Start of SUPPLIED PASSAGE
A Facebook user shared a graphic in November 2020 that makes startling claims.

“The microneedle coronavirus vaccine will leave behind a ‘Quantum Dot Tattoo’ or invisible mark on one’s body, which can be scanned as the ‘digital certificate’ and ‘immunity passport’ to get around in society,” it says.

The graphic, shared in South Africa, includes a photo of what appears to be a microneedle patch. These are tiny needles designed to deliver medicines and work much like transdermal patches, such as nicotine-replacement and contraceptive patches.

While microneedles are not new, scientists are researching this method as a way of effectively vaccinating people without having to go the route of a jab. Research co-authored by Africa Check has shown that the prospect of an injection increases vaccine hesitancy.

Along with the vaccine, a person would be injected with a bit of invisible dye. Scientists have identified a technology called quantum dots – tiny semiconducting crystals – that reflect light as an effective and safe way of doing this.

The dye is meant to help keep track of vaccinations in both developed and developing countries. Scientists have acknowledged that it may lead to privacy concerns. 

‘Invisible medical tattoo’, not ‘immunity passport’

“Different people and different cultures will probably feel differently about having an invisible medical tattoo,” Mark Prausnitz, bioengineering professor at the Georgia Institute of Technology in the US, was quoted as saying in a December 2019 article on the approach.

The Bill and Melinda Gates Foundation has been funding research into delivering vaccines this way, and this has led to a raft of conspiracy theories.

In March 2020 Bill Gates did say that to track who has been tested or vaccinated, “eventually we will have some digital certificates”.  While he made no reference to using this future technology for any Covid vaccine, this was widely taken out of context. 

To clarify, the foundation in May told US news agency Associated Press that the idea of digital certificates “relates to efforts to create an open source digital platform with the goal of expanding access to safe, home-based testing”.

Would the dye be an “immunity passport” to get around in society? Several fact-checkers have researched this claim and found no evidence for it. Other misleading versions have claimed that a microchip would be implanted.

There is no evidence that the microneedle technology will be used in vaccines to halt the current Covid outbreak nor as a passport to get around in society.
End of SUPPLIED PASSAGE
Start of GIVEN ENTRIES
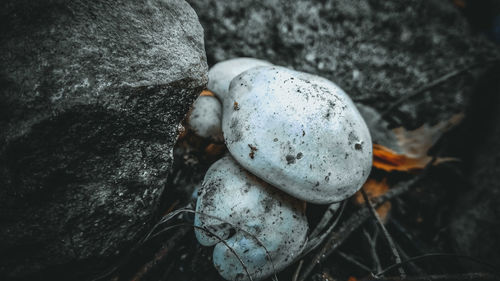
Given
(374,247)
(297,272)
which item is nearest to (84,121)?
(297,272)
End of GIVEN ENTRIES
_REQUIRED ACTION 1_
According to the article on the microneedle vaccine claim, what are quantum dots?
_REQUIRED ACTION 2_
Write out the part of the article on the microneedle vaccine claim that starts at the words "To clarify, the" and ends after the words "around in society.".
The listing plays no part in this work.

_RESPONSE 1_
Quantum dots are tiny semiconducting crystals that reflect light.

_RESPONSE 2_
To clarify, the foundation in May told US news agency Associated Press that the idea of digital certificates “relates to efforts to create an open source digital platform with the goal of expanding access to safe, home-based testing”.

Would the dye be an “immunity passport” to get around in society? Several fact-checkers have researched this claim and found no evidence for it. Other misleading versions have claimed that a microchip would be implanted.

There is no evidence that the microneedle technology will be used in vaccines to halt the current Covid outbreak nor as a passport to get around in society.